▶ Instructions to follow
Return all the entries exactly, keeping pictures out.

▶

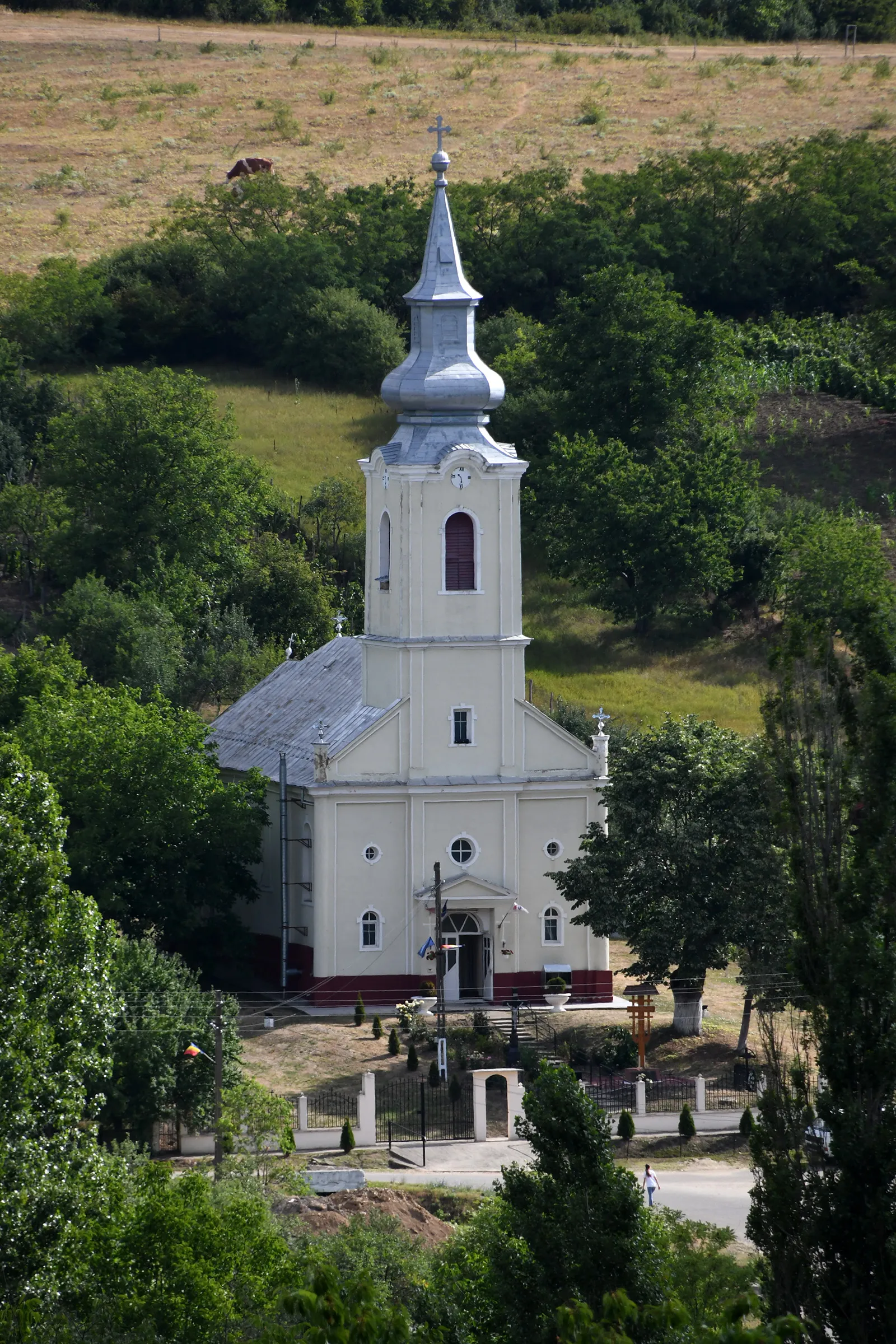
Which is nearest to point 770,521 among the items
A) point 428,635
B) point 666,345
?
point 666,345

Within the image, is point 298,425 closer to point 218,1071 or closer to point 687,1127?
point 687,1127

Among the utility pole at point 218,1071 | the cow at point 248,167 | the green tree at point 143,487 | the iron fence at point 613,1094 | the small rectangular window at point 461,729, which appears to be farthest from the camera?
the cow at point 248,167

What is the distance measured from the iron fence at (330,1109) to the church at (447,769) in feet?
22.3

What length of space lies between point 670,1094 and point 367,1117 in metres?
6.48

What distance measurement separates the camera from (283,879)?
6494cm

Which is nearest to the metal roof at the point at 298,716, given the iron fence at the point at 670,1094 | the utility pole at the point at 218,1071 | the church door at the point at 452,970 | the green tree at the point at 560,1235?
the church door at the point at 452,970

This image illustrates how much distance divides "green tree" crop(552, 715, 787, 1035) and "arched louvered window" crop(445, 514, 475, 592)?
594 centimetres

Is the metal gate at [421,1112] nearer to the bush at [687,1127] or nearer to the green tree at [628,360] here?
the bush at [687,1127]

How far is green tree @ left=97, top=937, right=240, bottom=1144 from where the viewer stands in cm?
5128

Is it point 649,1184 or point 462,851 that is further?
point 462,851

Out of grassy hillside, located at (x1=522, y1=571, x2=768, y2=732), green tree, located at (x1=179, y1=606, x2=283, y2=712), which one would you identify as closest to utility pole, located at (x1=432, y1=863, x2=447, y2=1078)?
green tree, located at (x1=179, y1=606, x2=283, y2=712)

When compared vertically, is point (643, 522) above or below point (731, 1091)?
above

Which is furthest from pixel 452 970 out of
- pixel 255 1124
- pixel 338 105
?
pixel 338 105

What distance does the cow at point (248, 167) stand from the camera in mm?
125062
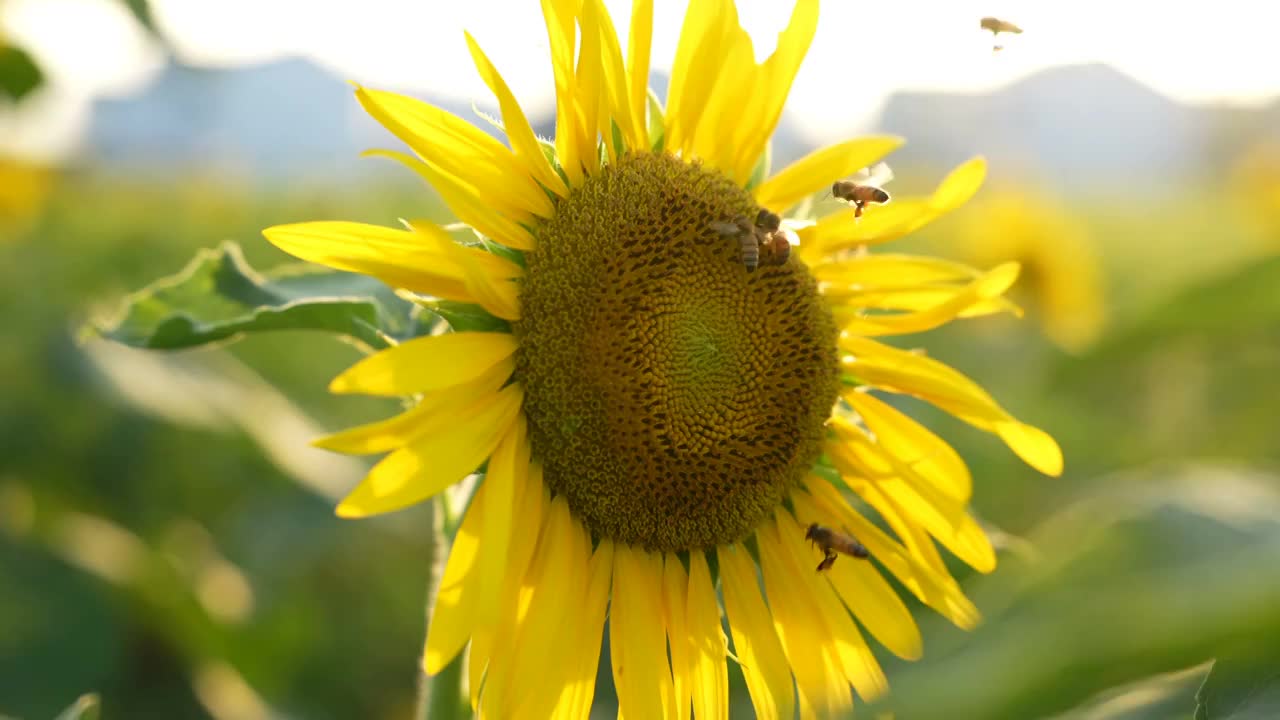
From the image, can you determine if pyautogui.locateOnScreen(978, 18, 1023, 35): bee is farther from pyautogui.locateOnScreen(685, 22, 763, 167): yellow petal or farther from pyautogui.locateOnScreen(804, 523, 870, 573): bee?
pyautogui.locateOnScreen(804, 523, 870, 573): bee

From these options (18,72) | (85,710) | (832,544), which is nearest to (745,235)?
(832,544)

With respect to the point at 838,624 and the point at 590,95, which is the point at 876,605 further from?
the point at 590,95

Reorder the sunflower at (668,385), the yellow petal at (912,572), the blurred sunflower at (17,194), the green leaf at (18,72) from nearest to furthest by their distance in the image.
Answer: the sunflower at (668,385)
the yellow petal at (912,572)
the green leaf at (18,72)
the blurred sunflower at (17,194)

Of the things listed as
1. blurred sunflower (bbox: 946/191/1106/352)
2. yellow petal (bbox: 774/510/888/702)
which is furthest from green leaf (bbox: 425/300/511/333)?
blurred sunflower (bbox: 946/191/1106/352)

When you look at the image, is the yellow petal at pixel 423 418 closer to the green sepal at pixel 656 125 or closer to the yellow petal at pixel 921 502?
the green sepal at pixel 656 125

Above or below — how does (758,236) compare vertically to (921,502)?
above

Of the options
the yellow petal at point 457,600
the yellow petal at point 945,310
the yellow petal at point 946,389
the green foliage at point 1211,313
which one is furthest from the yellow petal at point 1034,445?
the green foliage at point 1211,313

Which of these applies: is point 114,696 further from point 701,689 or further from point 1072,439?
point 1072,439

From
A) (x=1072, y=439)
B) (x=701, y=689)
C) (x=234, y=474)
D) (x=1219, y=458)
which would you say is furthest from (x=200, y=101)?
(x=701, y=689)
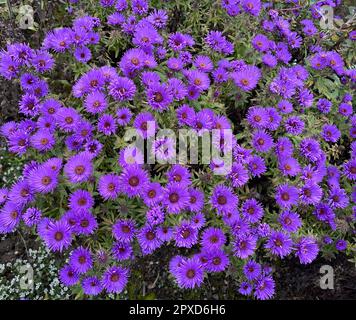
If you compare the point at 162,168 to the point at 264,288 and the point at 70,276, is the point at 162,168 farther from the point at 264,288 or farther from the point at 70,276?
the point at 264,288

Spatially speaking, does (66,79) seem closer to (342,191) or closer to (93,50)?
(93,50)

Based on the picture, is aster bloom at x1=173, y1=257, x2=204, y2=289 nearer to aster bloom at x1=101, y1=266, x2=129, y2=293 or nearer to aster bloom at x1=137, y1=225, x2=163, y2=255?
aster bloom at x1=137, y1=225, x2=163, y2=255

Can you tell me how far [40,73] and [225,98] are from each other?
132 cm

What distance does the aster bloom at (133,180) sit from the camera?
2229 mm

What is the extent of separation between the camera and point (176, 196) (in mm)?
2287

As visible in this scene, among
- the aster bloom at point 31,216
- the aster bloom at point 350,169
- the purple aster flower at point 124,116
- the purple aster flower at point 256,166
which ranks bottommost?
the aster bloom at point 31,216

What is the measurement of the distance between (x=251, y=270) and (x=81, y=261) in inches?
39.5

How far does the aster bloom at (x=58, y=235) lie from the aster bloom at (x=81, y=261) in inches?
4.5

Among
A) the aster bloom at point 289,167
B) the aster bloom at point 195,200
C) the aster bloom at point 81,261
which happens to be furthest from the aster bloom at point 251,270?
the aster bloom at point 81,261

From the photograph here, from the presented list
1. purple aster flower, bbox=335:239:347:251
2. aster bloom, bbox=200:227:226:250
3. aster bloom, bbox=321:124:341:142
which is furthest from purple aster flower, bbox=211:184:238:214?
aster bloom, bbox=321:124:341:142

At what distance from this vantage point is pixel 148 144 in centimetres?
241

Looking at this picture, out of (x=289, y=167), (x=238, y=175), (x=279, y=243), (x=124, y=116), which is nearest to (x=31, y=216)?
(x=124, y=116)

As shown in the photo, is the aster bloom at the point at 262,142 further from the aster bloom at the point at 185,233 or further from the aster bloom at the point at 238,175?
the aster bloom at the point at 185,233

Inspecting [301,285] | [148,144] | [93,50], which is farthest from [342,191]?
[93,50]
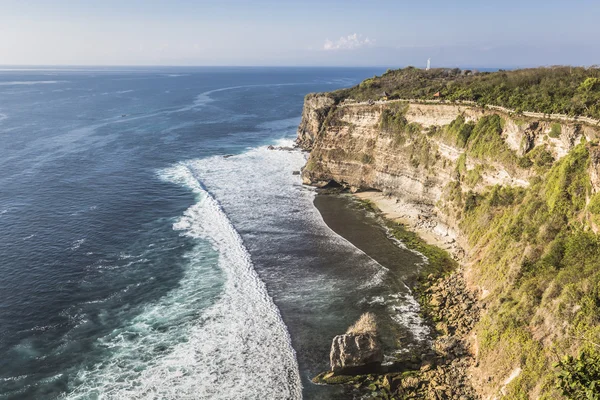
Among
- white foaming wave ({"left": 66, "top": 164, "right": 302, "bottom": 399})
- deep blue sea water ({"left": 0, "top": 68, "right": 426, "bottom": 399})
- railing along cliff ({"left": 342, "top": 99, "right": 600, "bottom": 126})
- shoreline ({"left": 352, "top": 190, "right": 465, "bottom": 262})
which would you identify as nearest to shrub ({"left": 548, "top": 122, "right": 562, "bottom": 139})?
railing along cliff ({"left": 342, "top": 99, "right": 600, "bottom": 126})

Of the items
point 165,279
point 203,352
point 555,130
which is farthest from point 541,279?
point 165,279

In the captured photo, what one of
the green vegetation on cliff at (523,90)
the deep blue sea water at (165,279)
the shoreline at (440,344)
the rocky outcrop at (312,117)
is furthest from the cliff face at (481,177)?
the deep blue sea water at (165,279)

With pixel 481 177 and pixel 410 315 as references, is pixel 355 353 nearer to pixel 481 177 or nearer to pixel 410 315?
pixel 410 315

◀

▶ Exercise solution
Which is nearest to point 770,521 among the items
A) point 428,635
B) point 666,345
?
point 666,345

Within the image, is point 298,425 closer to point 218,1071 or closer to point 687,1127?
point 687,1127

Among the utility pole at point 218,1071 | the cow at point 248,167 | the green tree at point 143,487 | the iron fence at point 613,1094 | the small rectangular window at point 461,729, which appears to be farthest from the camera?
the cow at point 248,167

What is the distance measured from the iron fence at (330,1109) to the church at (447,769) in feet?
22.3

What length of space lies between point 670,1094 and point 367,1117 in metres?
6.48

What distance measurement separates the camera from (283,879)?
6494cm

Which is nearest to the metal roof at the point at 298,716, given the iron fence at the point at 670,1094 | the utility pole at the point at 218,1071 | the church door at the point at 452,970 | the green tree at the point at 560,1235?
the church door at the point at 452,970

This image illustrates how much distance divides "green tree" crop(552, 715, 787, 1035) and "arched louvered window" crop(445, 514, 475, 592)?
594 centimetres

Is the metal gate at [421,1112] nearer to the bush at [687,1127] or nearer to the green tree at [628,360] here?
the bush at [687,1127]

How far is green tree @ left=97, top=937, right=240, bottom=1144 from where the viewer stands in cm?
5128

Is it point 649,1184 or point 462,851 that is further?
point 462,851

Out of grassy hillside, located at (x1=522, y1=571, x2=768, y2=732), green tree, located at (x1=179, y1=606, x2=283, y2=712), which one would you identify as closest to utility pole, located at (x1=432, y1=863, x2=447, y2=1078)?
green tree, located at (x1=179, y1=606, x2=283, y2=712)

When compared vertically, is point (643, 522) above or below point (731, 1091)?
above

Which is furthest from pixel 452 970 out of
- pixel 255 1124
- pixel 338 105
?
pixel 338 105

What distance does the cow at point (248, 167) stand from the camera in mm?
125062
From the image, can you determine if pyautogui.locateOnScreen(978, 18, 1023, 35): bee is farther from pyautogui.locateOnScreen(685, 22, 763, 167): yellow petal or farther from pyautogui.locateOnScreen(804, 523, 870, 573): bee?
pyautogui.locateOnScreen(804, 523, 870, 573): bee

From these options (18,72) | (85,710) | (832,544), which is nearest to (745,235)?
(832,544)

With respect to the point at 838,624 and the point at 590,95, which is the point at 876,605 further from?
the point at 590,95

Reorder the sunflower at (668,385), the yellow petal at (912,572), the blurred sunflower at (17,194), the green leaf at (18,72) from nearest to furthest by their distance in the image.
Answer: the sunflower at (668,385)
the yellow petal at (912,572)
the green leaf at (18,72)
the blurred sunflower at (17,194)

Of the things listed as
1. blurred sunflower (bbox: 946/191/1106/352)
2. yellow petal (bbox: 774/510/888/702)
which is furthest from green leaf (bbox: 425/300/511/333)?
blurred sunflower (bbox: 946/191/1106/352)

When you look at the image, is the yellow petal at pixel 423 418 closer to the green sepal at pixel 656 125 or closer to the yellow petal at pixel 921 502?
the green sepal at pixel 656 125

Above or below — how does (758,236) compare vertically to (921,502)?
above

Of the options
the yellow petal at point 457,600
the yellow petal at point 945,310
the yellow petal at point 946,389
the green foliage at point 1211,313
which one is furthest from the yellow petal at point 1034,445?
the green foliage at point 1211,313

Which of these applies: is point 114,696 further from point 701,689 or further from point 1072,439?
point 1072,439

From
A) (x=1072, y=439)
B) (x=701, y=689)
C) (x=234, y=474)
D) (x=1219, y=458)
which would you say is furthest from (x=200, y=101)?
(x=701, y=689)
If you compare the point at 162,168 to the point at 264,288 and the point at 70,276, is the point at 162,168 farther from the point at 264,288 or farther from the point at 70,276?
the point at 264,288

Spatially speaking, does (66,79) seem closer to (342,191) or closer to (93,50)?
(93,50)

Based on the picture, is aster bloom at x1=173, y1=257, x2=204, y2=289 nearer to aster bloom at x1=101, y1=266, x2=129, y2=293 or nearer to aster bloom at x1=137, y1=225, x2=163, y2=255?
aster bloom at x1=137, y1=225, x2=163, y2=255

Can you tell me how far [40,73] and [225,98] are from each other?
132 cm

What distance does the aster bloom at (133,180) sit from the camera?
2229 mm

What is the extent of separation between the camera and point (176, 196) (in mm)?
2287

As visible in this scene, among
- the aster bloom at point 31,216
- the aster bloom at point 350,169
- the purple aster flower at point 124,116
- the purple aster flower at point 256,166
which ranks bottommost?
the aster bloom at point 31,216

What is the measurement of the distance between (x=251, y=270) and (x=81, y=261) in inches?
39.5

How far does the aster bloom at (x=58, y=235) lie from the aster bloom at (x=81, y=261) in inches?
4.5

Among
A) the aster bloom at point 289,167
B) the aster bloom at point 195,200
C) the aster bloom at point 81,261
which happens to be furthest from the aster bloom at point 251,270?
the aster bloom at point 81,261

From the photograph here, from the presented list
1. purple aster flower, bbox=335:239:347:251
2. aster bloom, bbox=200:227:226:250
3. aster bloom, bbox=321:124:341:142
which is furthest from purple aster flower, bbox=211:184:238:214?
aster bloom, bbox=321:124:341:142

At what distance from this vantage point is pixel 148 144 in centimetres?
241

Looking at this picture, out of (x=289, y=167), (x=238, y=175), (x=279, y=243), (x=124, y=116), which is nearest to (x=31, y=216)?
(x=124, y=116)

As shown in the photo, is the aster bloom at the point at 262,142 further from the aster bloom at the point at 185,233 or further from the aster bloom at the point at 238,175?
the aster bloom at the point at 185,233

Inspecting [301,285] | [148,144] | [93,50], which is farthest from [342,191]?
[93,50]
Among
- white foaming wave ({"left": 66, "top": 164, "right": 302, "bottom": 399})
- deep blue sea water ({"left": 0, "top": 68, "right": 426, "bottom": 399})
- railing along cliff ({"left": 342, "top": 99, "right": 600, "bottom": 126})
- shoreline ({"left": 352, "top": 190, "right": 465, "bottom": 262})
which would you identify as nearest to shrub ({"left": 548, "top": 122, "right": 562, "bottom": 139})?
railing along cliff ({"left": 342, "top": 99, "right": 600, "bottom": 126})

Of the items
point 165,279
point 203,352
point 555,130
which is farthest from point 541,279?
point 165,279

In the captured photo, what one of
the green vegetation on cliff at (523,90)
the deep blue sea water at (165,279)
the shoreline at (440,344)
the rocky outcrop at (312,117)
is furthest from the cliff face at (481,177)?
the deep blue sea water at (165,279)

With pixel 481 177 and pixel 410 315 as references, is pixel 355 353 nearer to pixel 481 177 or nearer to pixel 410 315?
pixel 410 315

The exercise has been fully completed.